Spatial relation listing
'''
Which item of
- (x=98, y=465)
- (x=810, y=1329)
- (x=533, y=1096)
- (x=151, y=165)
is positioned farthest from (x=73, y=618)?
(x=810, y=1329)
'''
# Problem details
Copy the listing above word for word, line by line.

# Task response
Which item of
- (x=98, y=465)
- (x=810, y=1329)
- (x=533, y=1096)
- (x=151, y=165)
is positioned farthest from (x=73, y=618)?
(x=810, y=1329)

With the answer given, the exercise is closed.